Spatio-temporal monitoring of health facility-level malaria trends in Zambia and adaptive scaling for operational intervention.

Background: The spatial and temporal variability inherent in malaria transmission within countries implies that targeted interventions for malaria control in high-burden settings and subnational elimination are a practical necessity. Identifying the spatio-temporal incidence, risk, and trends at different administrative geographies within malaria-endemic countries and monitoring them in near real-time as change occurs is crucial for developing and introducing cost-effective, subnational control and elimination intervention strategies.
Methods: This study developed intelligent data analytics incorporating Bayesian trend and spatio-temporal Integrated Laplace Approximation models to analyse high-burden over 32 million reported malaria cases from 1743 health facilities in Zambia between 2009 and 2015.
Results: The results show that at least 5.4 million people live in catchment areas with increasing trends of malaria, covering over 47% of all health facilities, while 5.7 million people live in areas with a declining trend (95% CI), covering 27% of health facilities. A two-scale spatio-temporal trend comparison identified significant differences between health facilities and higher-level districts, and the pattern observed in the southeastern region of Zambia provides the first evidence of the impact of recently implemented localised interventions. Conclusions: The results support our recommendation for an adaptive scaling approach when implementing national malaria monitoring, control and elimination strategies and a particular need for stratified subnational approaches targeting high-burden regions with increasing disease trends. Strong clusters along borders with highly endemic countries in the north and south of Zambia underscore the need for coordinated cross-border malaria initiatives and strategies.

Introduction

Malaria remains one of the leading causes of death in children and pregnant women in sub-Saharan Africa[1]. With global progress in reducing incidence rates now levelling off, malaria is generally rising, especially in some high-burden African countries. As a result, most of Sub-Saharan Africa, including Zambia, is pursuing malaria policies and strategies to reduce case incidence. Reducing the population proportion living in high-risk areas and pursuing local pre-elimination and subsequent elimination status remains a priority goal for countries[2].

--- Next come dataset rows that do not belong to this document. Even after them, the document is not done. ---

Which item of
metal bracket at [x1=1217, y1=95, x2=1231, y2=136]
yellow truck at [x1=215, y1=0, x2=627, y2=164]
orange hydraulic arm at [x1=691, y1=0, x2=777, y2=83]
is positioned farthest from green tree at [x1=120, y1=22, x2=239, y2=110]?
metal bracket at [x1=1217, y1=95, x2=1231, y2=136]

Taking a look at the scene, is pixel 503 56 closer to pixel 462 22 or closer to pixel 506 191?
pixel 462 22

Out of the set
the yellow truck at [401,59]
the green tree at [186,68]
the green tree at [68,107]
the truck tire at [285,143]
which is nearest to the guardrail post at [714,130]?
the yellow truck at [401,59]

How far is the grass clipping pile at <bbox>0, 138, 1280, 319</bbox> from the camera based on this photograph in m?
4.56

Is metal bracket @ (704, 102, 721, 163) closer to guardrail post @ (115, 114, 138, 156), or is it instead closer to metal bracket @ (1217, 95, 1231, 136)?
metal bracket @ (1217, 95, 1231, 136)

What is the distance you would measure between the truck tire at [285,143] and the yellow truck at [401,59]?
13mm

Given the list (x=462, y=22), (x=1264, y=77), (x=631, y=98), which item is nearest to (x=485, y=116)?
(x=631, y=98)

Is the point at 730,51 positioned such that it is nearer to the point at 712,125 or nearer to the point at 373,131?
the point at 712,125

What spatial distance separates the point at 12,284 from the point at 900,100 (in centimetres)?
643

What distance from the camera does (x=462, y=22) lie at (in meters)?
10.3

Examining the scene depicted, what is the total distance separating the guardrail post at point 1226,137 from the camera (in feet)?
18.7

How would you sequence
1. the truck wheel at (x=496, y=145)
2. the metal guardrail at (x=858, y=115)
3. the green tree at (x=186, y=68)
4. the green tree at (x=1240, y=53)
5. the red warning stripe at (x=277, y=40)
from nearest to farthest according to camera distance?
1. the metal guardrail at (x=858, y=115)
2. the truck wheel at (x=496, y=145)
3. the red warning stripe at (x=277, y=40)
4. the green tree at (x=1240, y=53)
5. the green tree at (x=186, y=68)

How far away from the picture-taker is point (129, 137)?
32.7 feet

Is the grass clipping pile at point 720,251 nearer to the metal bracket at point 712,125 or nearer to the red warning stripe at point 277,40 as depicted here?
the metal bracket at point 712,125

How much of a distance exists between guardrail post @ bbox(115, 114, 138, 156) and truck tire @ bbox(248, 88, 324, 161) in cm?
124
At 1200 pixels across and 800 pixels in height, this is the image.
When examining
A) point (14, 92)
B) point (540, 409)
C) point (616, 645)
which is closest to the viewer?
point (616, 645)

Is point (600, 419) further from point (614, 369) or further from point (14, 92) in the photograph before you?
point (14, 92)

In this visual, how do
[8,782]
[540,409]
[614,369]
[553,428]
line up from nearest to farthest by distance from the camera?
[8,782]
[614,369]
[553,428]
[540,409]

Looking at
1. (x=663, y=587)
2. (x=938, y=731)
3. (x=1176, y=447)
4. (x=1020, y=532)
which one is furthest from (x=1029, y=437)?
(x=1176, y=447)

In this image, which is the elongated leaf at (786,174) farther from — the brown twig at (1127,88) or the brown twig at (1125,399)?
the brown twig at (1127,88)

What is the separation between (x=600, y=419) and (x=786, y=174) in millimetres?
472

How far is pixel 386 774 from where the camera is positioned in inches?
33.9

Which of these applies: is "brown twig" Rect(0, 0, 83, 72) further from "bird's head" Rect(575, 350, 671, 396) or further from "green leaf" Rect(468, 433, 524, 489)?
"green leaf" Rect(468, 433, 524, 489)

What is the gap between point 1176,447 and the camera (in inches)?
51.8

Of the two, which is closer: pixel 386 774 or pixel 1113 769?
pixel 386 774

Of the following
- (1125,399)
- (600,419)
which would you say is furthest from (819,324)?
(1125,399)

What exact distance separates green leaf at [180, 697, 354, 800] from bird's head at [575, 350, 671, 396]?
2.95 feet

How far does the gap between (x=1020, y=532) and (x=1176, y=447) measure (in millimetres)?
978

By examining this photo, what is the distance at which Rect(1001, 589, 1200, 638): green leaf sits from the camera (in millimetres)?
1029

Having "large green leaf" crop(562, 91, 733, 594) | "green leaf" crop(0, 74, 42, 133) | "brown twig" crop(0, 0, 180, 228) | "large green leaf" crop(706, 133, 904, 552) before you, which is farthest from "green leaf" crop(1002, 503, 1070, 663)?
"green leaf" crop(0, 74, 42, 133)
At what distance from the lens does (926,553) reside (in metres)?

As local and subnational malaria reduction depends on individual exposure to infectious mosquito bites, local mosquito density, and infectivity, tailored strategies are essential for various local contexts to best use the limited resources available. The need for strong health surveillance systems to inform appropriate intervention programmes, fine-scale monitoring of patterns, and adaptation of strategies as malaria transmission declines have become critical.

This is especially true for most Sub-Saharan countries like Zambia, which are pursuing multiple approaches targeted at local malaria control in some settings and pre-elimination or elimination in others. Targeted interventions, particularly in elimination settings, aim to interrupt local transmission as it becomes increasingly concentrated in small areas that are often very hard and costly to reach[3]. Understanding the spatio-temporal scale dynamics of prevailing malaria epidemiology is imperative to facilitate and successfully target and control those remaining residual reservoirs and infection hotspots[4,5].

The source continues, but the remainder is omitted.